This unfavorable economic environment is not a shortcoming of capitalism. It is a direct result of government manipulation within our economy for the benefit of a few people. Sometimes manipulation gives an unfair advantage to the rich and sometimes the poor. In this current environment, those who should not get a loan it were encouraged to borrow beyond their means. While historically no bank would loan money under such terms, Fannie and Freddie created an unnatural market for banks to offload risky mortgages. The result was the poisoning of our entire financial system.
Unfortunately, as is often the case, the federal government stepped in and removed even more of our individual freedoms and made our economic system less of a capitalistic one and more like a planned economy under socialism. To give you an idea of the extent of the change, we’re now talking about the government owning or nationalizing large portions of our banking system. We’re also talking about government confiscating taxpayer money to buy up and refinance failing mortgages. We’re also talking about government, not shareholders, owners or investors, telling companies how much they can pay their employees and how to run their businesses. Sounds more like the old Soviet Union than what the Founding Fathers set up, doesn’t it?
This is an extremely dangerous precedent that will severely damage our economy in the long run. It makes the American taxpayer the ultimate holder of risks that the market should allocate to willing investors. It also gives government enormous control over our economy, our money and our everyday lives. In effect, a government bureaucrat will soon be deciding who can borrow, how much they can borrow and under what terms. In the name of fairness and environmentalism, other factors will probably be imposed later like how large our house can be and whether we really need what we can afford.
Instead of the massive bailout that was adopted, I wish government had essentially stepped out of the picture and removed as many of the artificial market distortions imposed on our economy as possible. True, those who foolishly risked assets would go bankrupt but those assets would not disappear (yes, all those over-mortgaged houses would not evaporate into thin air and people would still have places to live). Instead, those assets and failing institutions would be transferred to their creditors who would carry on the business of finding renters and owners for them. The system would have adjusted and done so relatively quickly compared to this permanent fix imposed by the government.
Furthermore, such a capitalist move would have injected more fairness and rational decision-making into our economic system instead of advancing our nation down the slippery slope of socialism. Power corrupts. Whether power is concentrated in the hands of government or unfair markets, it still corrupts. The best fix would have been for government to ensure that free markets existed and then to step back and let the incredibly creative innovations of the American people solve the crisis.
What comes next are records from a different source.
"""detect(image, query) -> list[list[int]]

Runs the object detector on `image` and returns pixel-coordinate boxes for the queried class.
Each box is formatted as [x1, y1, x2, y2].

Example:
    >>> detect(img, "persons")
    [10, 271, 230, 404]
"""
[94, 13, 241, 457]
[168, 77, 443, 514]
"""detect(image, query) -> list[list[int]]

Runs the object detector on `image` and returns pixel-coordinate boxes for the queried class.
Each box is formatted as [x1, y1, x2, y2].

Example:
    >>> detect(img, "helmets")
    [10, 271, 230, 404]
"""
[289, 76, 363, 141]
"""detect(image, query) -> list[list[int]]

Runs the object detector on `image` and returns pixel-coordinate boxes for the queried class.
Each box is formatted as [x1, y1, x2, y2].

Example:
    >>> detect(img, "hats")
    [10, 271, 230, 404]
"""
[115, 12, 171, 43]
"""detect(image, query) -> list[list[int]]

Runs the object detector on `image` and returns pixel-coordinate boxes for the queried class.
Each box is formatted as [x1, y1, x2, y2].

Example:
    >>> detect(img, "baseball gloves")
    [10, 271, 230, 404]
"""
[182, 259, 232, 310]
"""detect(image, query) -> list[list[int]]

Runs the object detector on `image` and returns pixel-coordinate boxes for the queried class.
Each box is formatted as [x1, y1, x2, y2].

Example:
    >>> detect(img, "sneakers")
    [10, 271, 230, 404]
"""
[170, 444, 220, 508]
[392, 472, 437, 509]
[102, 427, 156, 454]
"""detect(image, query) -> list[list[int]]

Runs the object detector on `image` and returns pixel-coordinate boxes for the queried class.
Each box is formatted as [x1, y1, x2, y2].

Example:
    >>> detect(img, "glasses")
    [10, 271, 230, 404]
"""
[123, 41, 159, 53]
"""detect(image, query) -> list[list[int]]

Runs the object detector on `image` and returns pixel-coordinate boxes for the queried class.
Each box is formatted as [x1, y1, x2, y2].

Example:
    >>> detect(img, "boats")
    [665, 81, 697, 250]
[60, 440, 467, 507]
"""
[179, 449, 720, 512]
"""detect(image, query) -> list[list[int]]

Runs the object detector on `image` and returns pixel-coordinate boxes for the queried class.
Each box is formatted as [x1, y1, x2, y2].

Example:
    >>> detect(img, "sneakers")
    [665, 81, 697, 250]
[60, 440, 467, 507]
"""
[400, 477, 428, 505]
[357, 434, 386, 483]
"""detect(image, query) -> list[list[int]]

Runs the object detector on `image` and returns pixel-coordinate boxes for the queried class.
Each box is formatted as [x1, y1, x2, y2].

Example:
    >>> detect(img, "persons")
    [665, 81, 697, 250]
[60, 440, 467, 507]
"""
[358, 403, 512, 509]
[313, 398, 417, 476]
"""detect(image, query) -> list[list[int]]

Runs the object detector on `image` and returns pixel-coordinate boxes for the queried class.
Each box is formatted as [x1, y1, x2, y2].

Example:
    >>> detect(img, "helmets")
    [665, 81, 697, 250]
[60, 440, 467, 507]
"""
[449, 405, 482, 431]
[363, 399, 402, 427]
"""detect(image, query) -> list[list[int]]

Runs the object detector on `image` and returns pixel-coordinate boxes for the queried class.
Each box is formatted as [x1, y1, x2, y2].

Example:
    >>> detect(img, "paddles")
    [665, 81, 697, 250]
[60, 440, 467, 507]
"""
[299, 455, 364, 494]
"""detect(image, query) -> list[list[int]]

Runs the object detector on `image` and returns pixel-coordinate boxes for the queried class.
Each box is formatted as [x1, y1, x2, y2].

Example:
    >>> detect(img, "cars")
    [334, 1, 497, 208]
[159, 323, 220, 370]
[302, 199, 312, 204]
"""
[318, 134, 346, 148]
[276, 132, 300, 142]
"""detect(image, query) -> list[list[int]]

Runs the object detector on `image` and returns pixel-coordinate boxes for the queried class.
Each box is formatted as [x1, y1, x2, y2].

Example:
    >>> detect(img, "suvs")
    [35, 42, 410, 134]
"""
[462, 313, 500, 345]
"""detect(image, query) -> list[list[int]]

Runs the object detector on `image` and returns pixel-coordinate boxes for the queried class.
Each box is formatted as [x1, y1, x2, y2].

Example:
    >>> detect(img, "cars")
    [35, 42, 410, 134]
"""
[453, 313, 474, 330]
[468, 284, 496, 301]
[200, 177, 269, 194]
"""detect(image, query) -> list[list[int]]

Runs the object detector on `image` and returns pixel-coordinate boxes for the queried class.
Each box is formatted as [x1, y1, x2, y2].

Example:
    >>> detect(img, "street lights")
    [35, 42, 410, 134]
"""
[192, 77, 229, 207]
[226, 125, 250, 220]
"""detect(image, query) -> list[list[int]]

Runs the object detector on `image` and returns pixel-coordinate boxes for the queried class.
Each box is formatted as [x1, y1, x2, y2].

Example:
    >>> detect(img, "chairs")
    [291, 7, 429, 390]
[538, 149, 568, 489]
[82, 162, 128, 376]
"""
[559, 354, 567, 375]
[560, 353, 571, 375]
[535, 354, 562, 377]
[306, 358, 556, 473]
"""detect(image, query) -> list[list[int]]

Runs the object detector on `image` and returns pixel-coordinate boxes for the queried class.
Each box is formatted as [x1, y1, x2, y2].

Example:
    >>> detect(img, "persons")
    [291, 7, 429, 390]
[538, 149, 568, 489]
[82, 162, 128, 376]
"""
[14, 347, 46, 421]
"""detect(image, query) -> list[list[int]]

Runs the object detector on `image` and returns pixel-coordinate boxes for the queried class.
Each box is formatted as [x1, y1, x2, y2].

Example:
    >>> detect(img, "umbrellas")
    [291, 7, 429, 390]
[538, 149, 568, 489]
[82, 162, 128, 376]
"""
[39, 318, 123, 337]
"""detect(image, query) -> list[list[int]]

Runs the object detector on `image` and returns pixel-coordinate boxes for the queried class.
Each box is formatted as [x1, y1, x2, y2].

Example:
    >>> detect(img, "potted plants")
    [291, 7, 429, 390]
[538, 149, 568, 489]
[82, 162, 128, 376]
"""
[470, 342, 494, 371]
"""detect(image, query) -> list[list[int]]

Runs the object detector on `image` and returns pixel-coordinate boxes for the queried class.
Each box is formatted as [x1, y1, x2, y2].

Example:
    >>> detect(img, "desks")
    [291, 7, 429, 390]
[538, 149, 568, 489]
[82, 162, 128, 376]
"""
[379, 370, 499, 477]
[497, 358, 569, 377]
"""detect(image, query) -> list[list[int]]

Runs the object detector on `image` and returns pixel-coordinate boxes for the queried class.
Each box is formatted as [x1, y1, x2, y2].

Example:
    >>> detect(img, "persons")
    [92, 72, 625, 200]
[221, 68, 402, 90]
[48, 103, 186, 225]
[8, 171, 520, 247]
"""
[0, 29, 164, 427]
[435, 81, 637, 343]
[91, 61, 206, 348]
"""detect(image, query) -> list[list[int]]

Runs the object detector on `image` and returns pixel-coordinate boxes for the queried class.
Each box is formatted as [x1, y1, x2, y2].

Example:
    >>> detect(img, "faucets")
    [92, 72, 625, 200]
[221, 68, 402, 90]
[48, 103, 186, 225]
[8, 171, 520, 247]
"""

In conclusion, the current economic crisis was caused by government intervention in the first place and will not be fixed by yet another bigger government intervention. It is utter foolishness to grant government more power to tinker with our economy. It is especially dangerous to further empower those same forces who pushed the radical agenda that first took our government down the destructive path of socialism decades ago. Furthermore, I’m also very troubled by the lack of real resistance to this massive erosion of our precious American freedoms.